Drag is the aerodynamic resistance force that acts parallel and opposite to an aircraft's direction of motion. It is the primary enemy of fuel efficiency, as engines must overcome drag continuously to maintain airspeed. Every aspect of aircraft design — from fuselage shape to surface finish — is influenced by the need to minimize drag.
仕組み
Drag exists in several distinct forms, each with different causes:
- Parasitic Drag: Caused by the physical form of the aircraft moving through air. Includes form drag (pressure difference fore and aft), skin friction drag (air viscosity along surfaces), and interference drag (turbulence at surface junctions).
- Induced Drag: A byproduct of lift generation. As wings produce lift, wingtip vortices create a downwash that tilts the lift vector rearward. Higher lift (at low speed or high AoA) means more induced drag.
- Wave Drag: Occurs at transonic and supersonic speeds when shockwaves form on the aircraft surface. The Concorde's area-ruled "wasp-waist" fuselage was specifically designed to reduce wave drag.
Total drag = Parasitic Drag + Induced Drag. At low speeds, induced drag dominates; at high speeds, parasitic drag dominates. The intersection — the point of minimum total drag — defines the aircraft's best-range airspeed.
航空における重要性
Drag directly determines fuel burn. Airlines obsessively track drag-related factors including winglet condition, surface cleanliness, and seal integrity. A single missing or damaged winglet on a Boeing 737 can increase fuel consumption by 1–2%, costing tens of thousands of dollars annually per aircraft. Winglets reduce induced drag by interrupting wingtip vortex formation, improving the lift-to-drag ratio by up to 5%.

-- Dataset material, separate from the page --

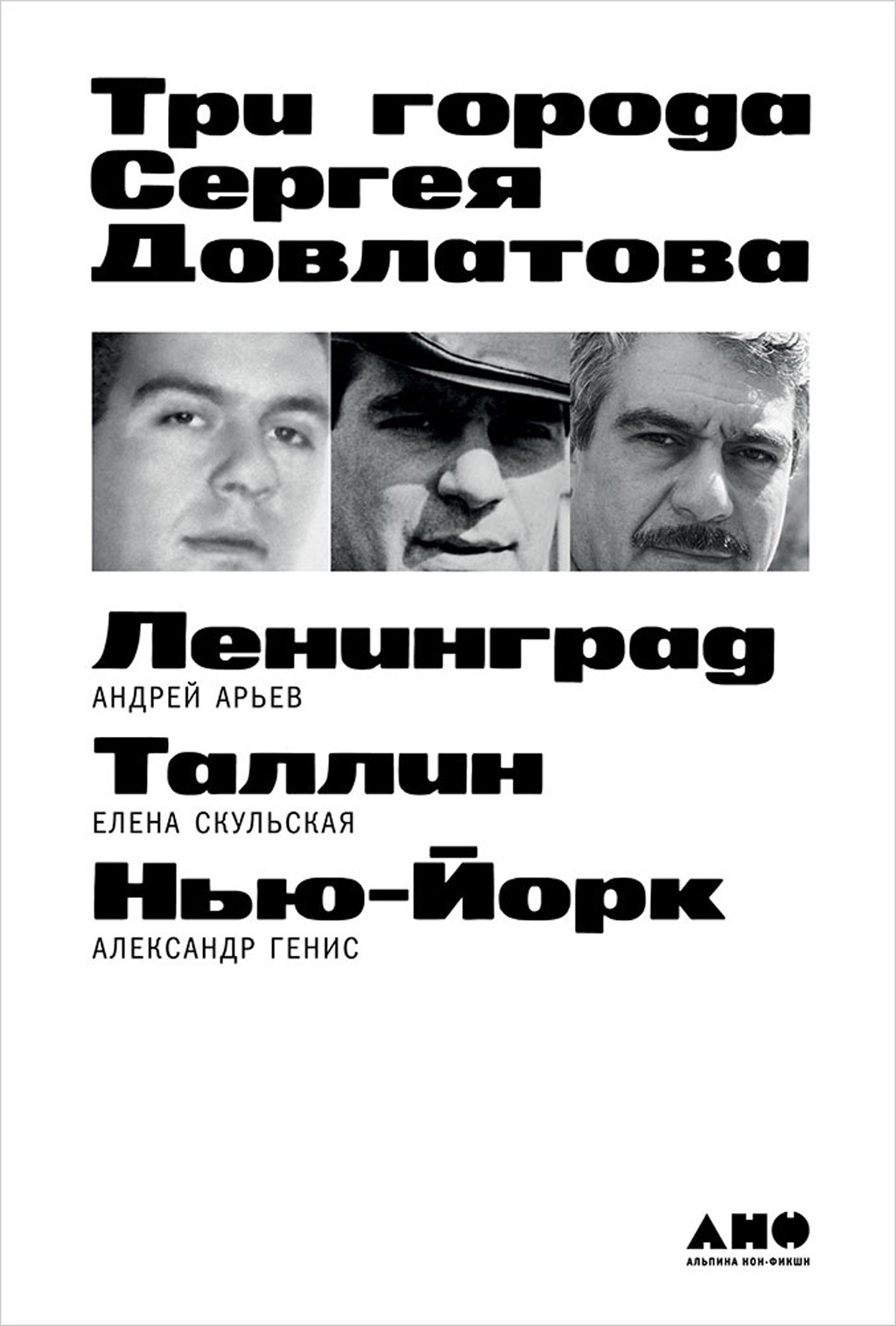 Три города Сергея Довлатова (fb2)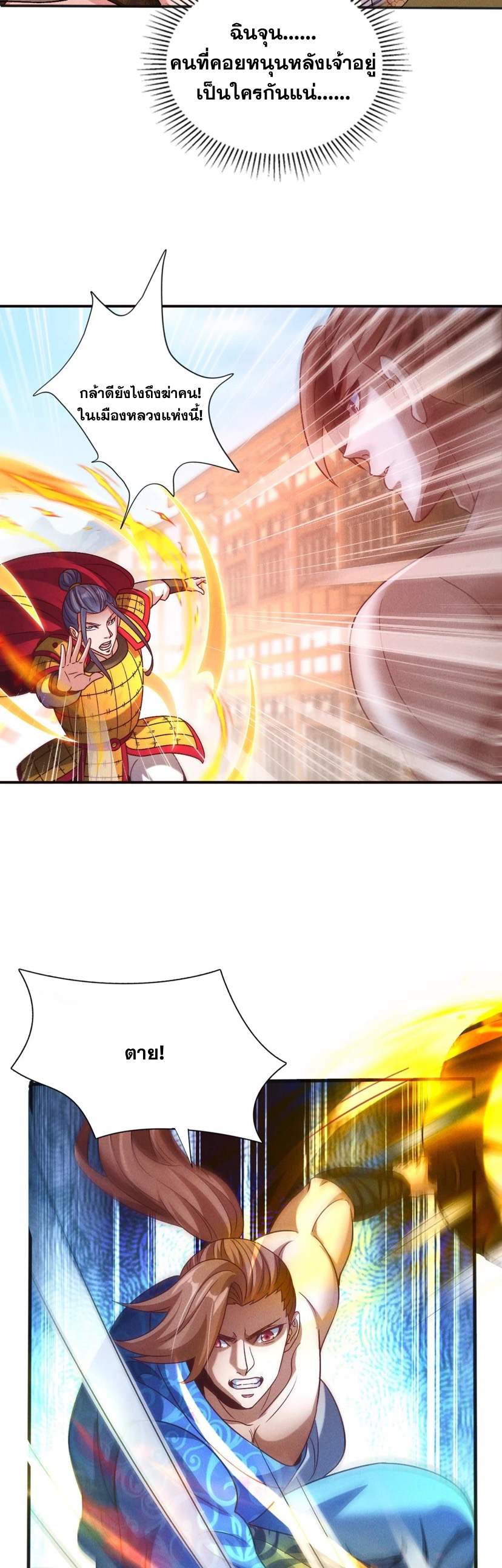 ข้ามีระบบที่สามารถอัญเชิญเทพและปีศาจได้ ตอนที่ 52 หน้า 23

During approach, pilots deliberately increase drag using speed brakes, spoilers, and flap extension to achieve stabilized descent profiles without excessive speed buildup.
実際の影響
The Boeing 787 Dreamliner's composite fuselage achieves significantly lower skin friction drag than aluminum equivalents, contributing to its 20% fuel burn advantage over the 767. Airbus's "Sharklet" winglets on the A320neo family reduce drag enough to extend range by 100 nautical miles. Formula One aerodynamics teams and aircraft designers share drag reduction methodologies — both measure performance in fractions of a drag count (1 count = 0.0001 CD).